Weakly proper moduli stacks of curves

TL;DR

This paper introduces the concept of weakly proper algebraic stacks to characterize certain non-separated moduli problems and demonstrates their weak properness for stacks of curves with various singularities, aiding the log minimal model program.

Contribution

It defines weakly proper stacks and develops techniques to prove their properness without GIT semistability analysis, applied to moduli of curves with singularities.

Findings

Defined weakly proper algebraic stacks.

Proved weak properness of stacks with nodes, cusps, tacnodes, and ramphoid cusps.

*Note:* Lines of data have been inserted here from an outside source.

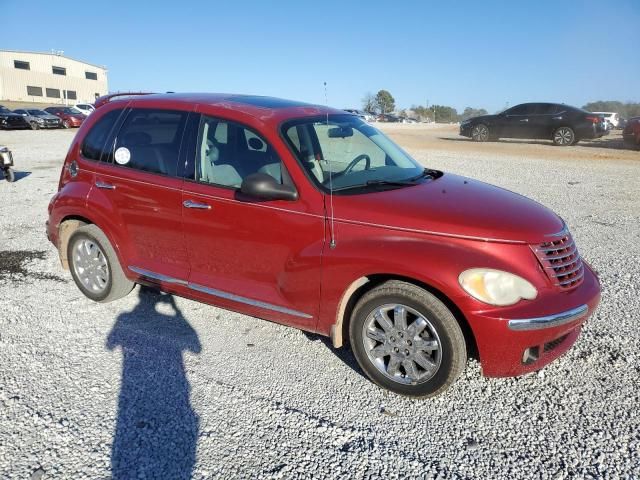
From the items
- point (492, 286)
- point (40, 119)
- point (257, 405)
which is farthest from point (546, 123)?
point (40, 119)

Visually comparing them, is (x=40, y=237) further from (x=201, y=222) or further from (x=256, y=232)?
(x=256, y=232)

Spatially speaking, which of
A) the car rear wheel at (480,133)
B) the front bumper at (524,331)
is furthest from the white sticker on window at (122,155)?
the car rear wheel at (480,133)

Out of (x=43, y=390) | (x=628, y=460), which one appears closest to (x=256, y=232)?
(x=43, y=390)

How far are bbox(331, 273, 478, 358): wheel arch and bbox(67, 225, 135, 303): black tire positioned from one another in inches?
88.6

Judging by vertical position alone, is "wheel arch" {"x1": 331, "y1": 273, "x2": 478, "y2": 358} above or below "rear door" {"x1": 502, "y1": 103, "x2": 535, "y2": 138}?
below

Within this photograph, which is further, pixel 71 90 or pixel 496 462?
pixel 71 90

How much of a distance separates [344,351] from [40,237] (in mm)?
5099

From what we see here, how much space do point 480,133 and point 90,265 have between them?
75.6ft

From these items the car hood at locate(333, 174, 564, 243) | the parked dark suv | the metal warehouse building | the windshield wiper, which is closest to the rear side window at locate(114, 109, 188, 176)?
the windshield wiper

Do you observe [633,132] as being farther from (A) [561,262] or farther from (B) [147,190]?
(B) [147,190]

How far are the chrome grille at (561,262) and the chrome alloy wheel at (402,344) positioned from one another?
0.81 metres

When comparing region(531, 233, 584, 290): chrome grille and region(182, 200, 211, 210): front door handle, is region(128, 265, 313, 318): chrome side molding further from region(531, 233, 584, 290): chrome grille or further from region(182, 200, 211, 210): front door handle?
region(531, 233, 584, 290): chrome grille

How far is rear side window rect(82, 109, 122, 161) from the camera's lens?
177 inches

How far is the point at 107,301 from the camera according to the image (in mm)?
4629
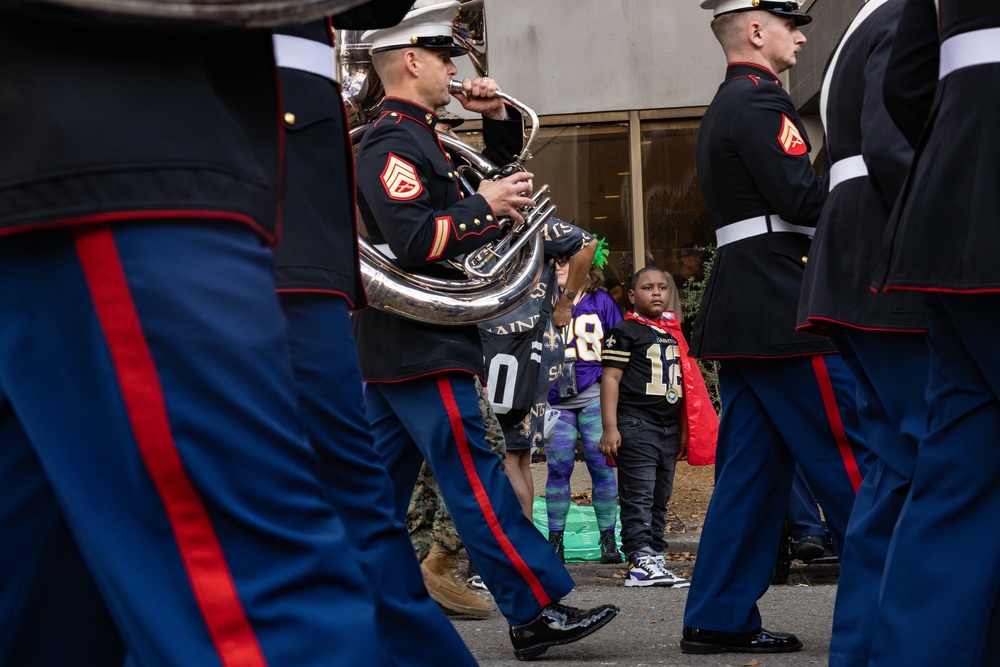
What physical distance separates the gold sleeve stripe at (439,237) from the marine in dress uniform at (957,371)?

Established groundwork for constructing projective moduli spaces as log canonical models.

Abstract

This is the first in a projected series of three papers in which we construct the second flip in the log minimal model program for $\bar{M}_g$. We introduce the notion of a weakly proper algebraic stack, which may be considered as an abstract characterization of those mildly non-separated moduli problems encountered in the context of Geometric Invariant Theory (GIT), and develop techniques for proving that a stack is weakly proper without the usual semistability analysis of GIT. We define a sequence of moduli stacks of curves involving nodes, cusps, tacnodes, and ramphoid cusps, and use the aforementioned techniques to show that these stacks are weakly proper. This will be the key ingredient in forthcoming work, in which we will prove that these moduli stacks have projective good moduli spaces which are log canonical models for $\bar{M}_g$.